== Tarea a realizar ==
Por favor, transcribe sin cambios el fragmento del texto sobre el Romancero que empieza con las palabras "(Presentación" y acaba con "Carlos García Sánchez)".

== Texto seleccionado ==

###

(Presentación
de Romancero
Flamenco, de Manuel López Azorín, tertulia literaria
“Eduardo Alonso”. 17 de diciembre de
2013)
(Nota: Todas las fotografias fueron realizadas por Carlos García Sánchez)
Presentación de Manuel Cortijo Rodríguez
Un racimo de luz
De izquierda a derecha, Manuel Cortijo Rodríguez, Manuel López Azorín y Nicolás del Hierro
La
ciencia y la cultura españolas tienen no pocos débitos contraídos con el
filólogo, historiador, folclorista y tanto más don Ramón Menéndez Pidal, que vivió a partir de los diez años en
Albacete, donde inició la Segunda Enseñanza en un Instituto de la capital cuchillera,
que luego prosiguió en Burgos y Oviedo. Entre las grandes conquistas en las que
participó y de las que se ha beneficiado y enriquecido la literatura española,
destaca la recuperación del Romancero, considerado por don Ramón en su libro Flor
nueva de romances viejos (1928),
como un producto meramente medieval,
cuyos primeros pasos inicia en 1900, aprovechando su viaje de novios. A partir
de este primer atisbo devocional del género, comienza a ajustar sus estudios, diseña
su motivada pretensión, los trayectos a recorrer en sus investigaciones,
comenzando a recoger innumerables romances por tierras de Castilla la Vieja y
los primeros frutos deseados de distintos archivos consultados, del boca a boca
que mantuvo con las gentes de otras regiones españolas y de sus viajes por
distintos países hispanoamericanos. De toda esta cosecha instrumental, empiezan
a resplandecer maravillas ignoradas que
escondía el Romancero tradicional español, incluso allende
los mares.

###

== Extractos del material ==
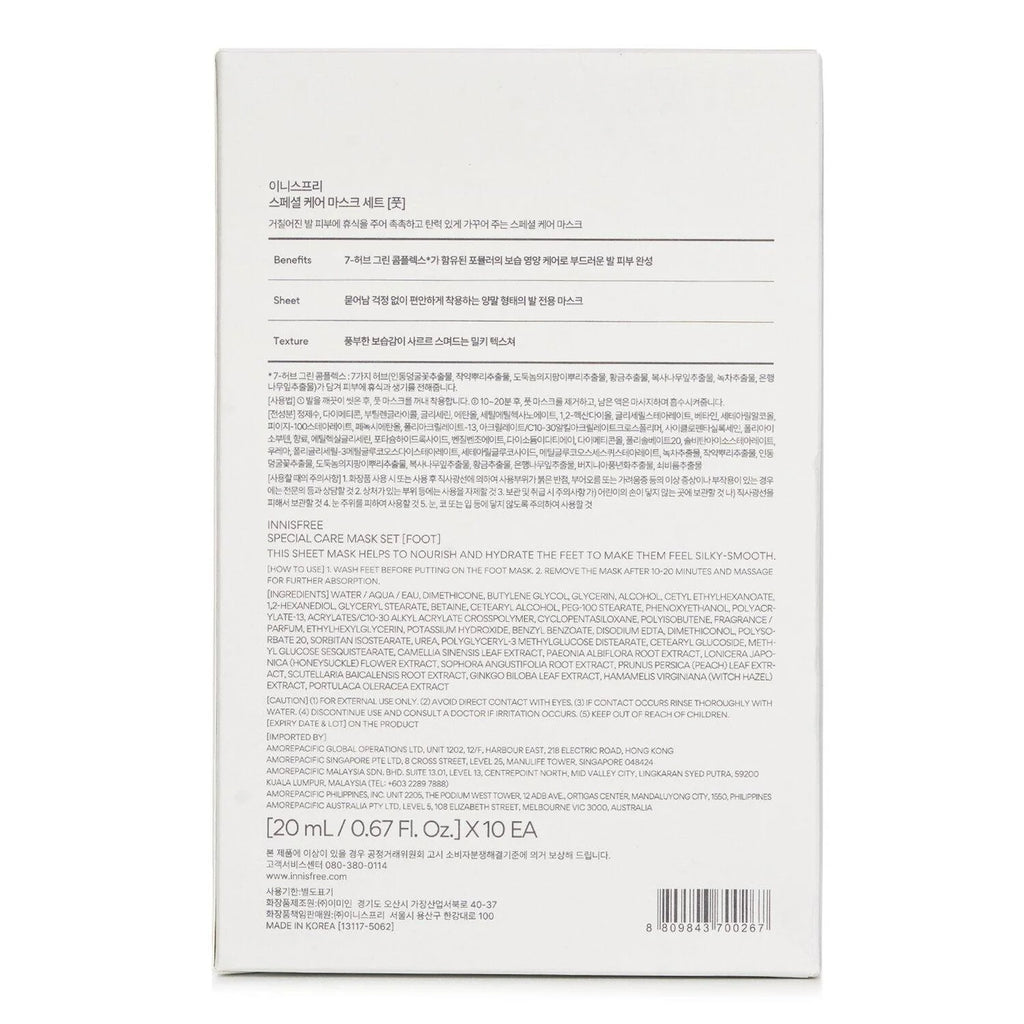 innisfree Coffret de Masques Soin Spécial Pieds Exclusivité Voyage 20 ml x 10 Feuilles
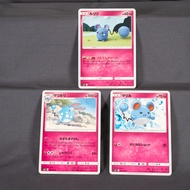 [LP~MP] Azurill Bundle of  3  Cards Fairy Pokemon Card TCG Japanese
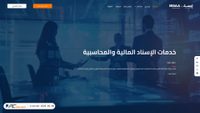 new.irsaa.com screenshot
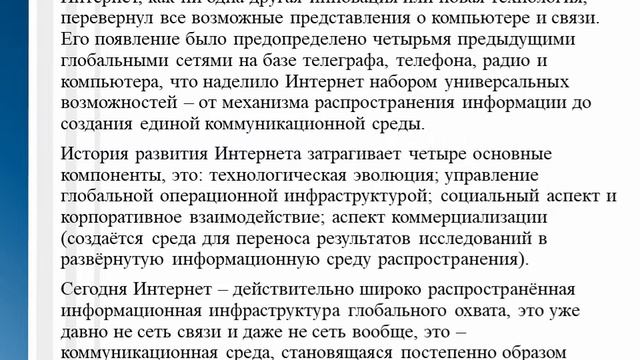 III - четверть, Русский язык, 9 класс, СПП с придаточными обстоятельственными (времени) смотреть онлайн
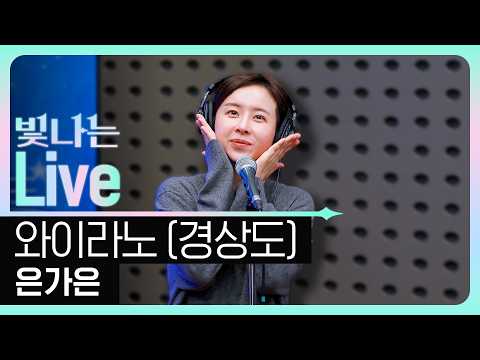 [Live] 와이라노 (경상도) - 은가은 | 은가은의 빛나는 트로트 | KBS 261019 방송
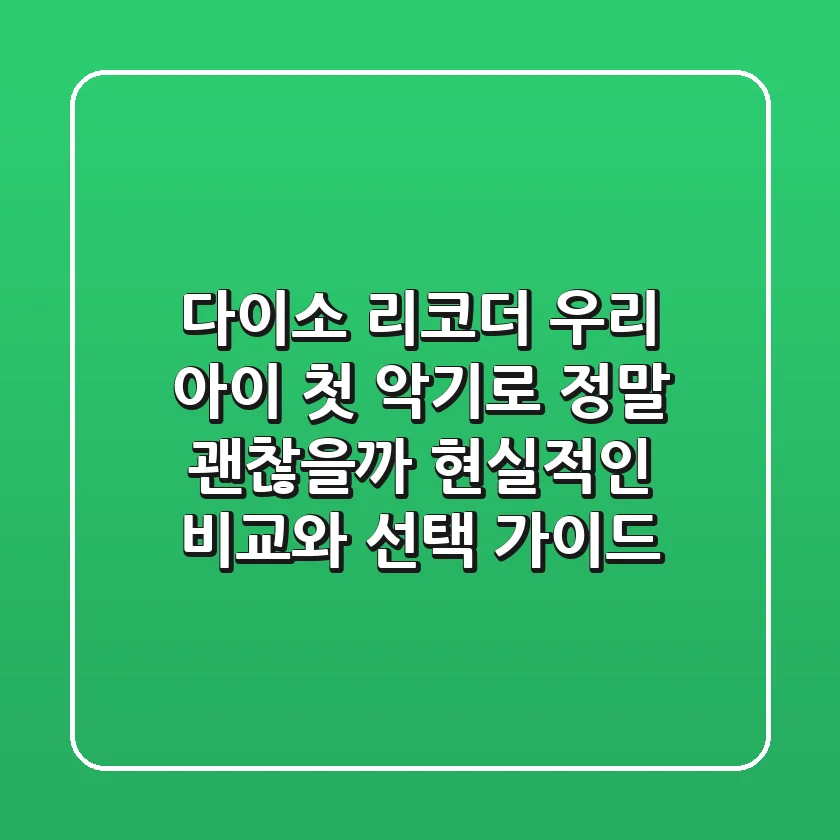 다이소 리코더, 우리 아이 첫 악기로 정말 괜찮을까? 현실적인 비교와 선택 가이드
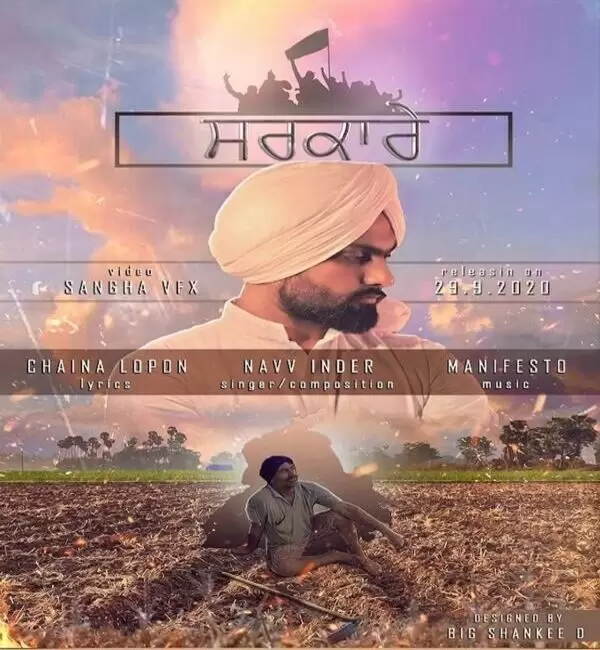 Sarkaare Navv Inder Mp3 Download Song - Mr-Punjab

###

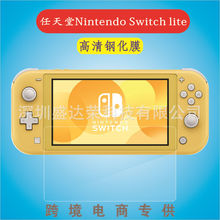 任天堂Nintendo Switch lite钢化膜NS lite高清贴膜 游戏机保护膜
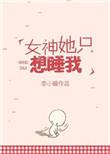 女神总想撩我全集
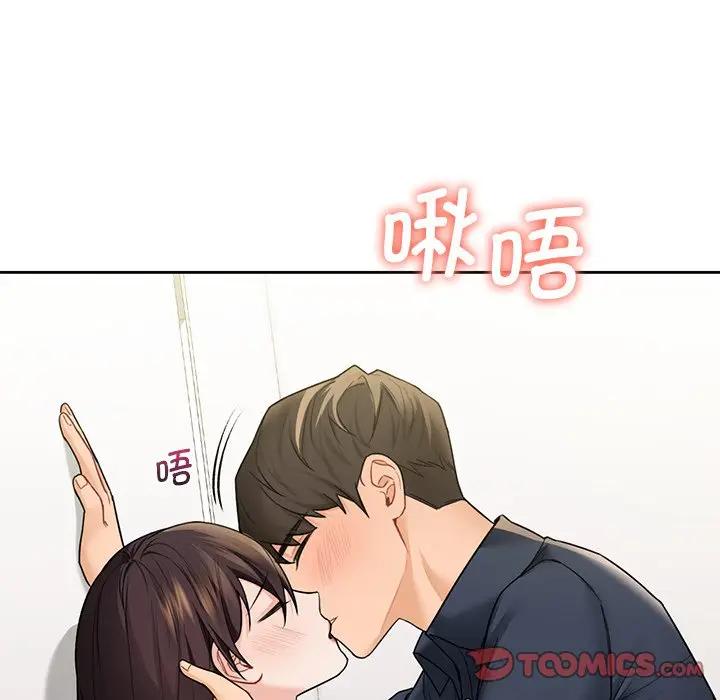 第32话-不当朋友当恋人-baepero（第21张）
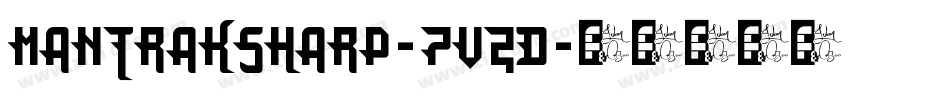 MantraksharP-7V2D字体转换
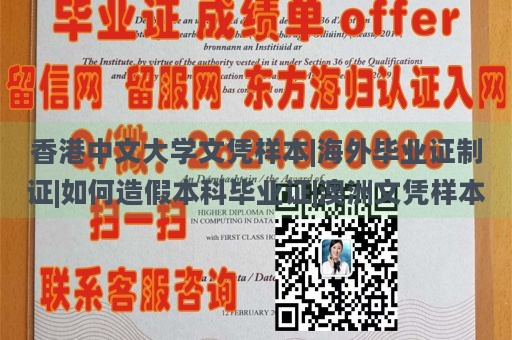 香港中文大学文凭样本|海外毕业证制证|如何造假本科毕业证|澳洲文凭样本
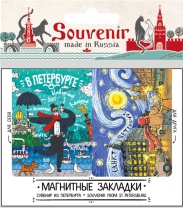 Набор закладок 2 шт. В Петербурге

###

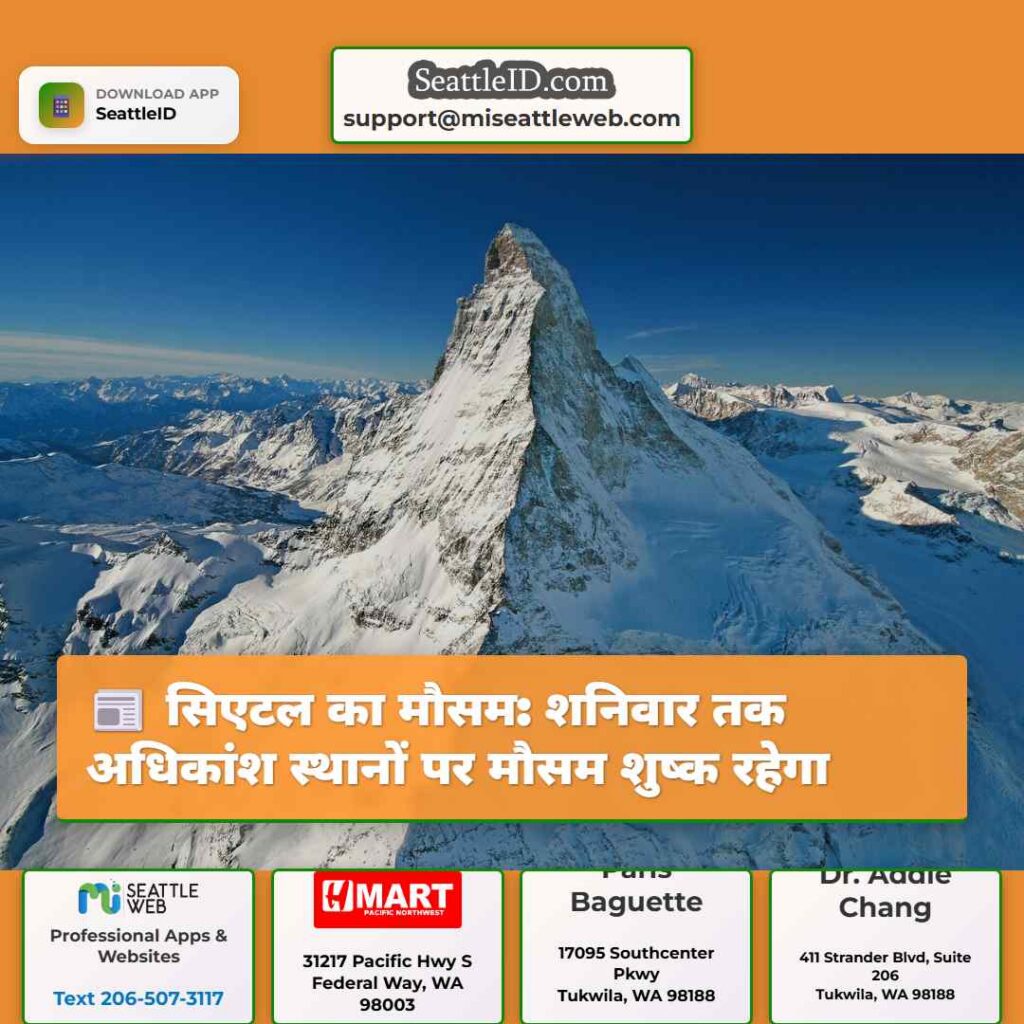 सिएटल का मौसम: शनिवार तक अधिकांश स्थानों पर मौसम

###

== Respuesta ==
(Presentación
de Romancero
Flamenco, de Manuel López Azorín, tertulia literaria
“Eduardo Alonso”. 17 de diciembre de
2013)
(Nota: Todas las fotografias fueron realizadas por Carlos García Sánchez)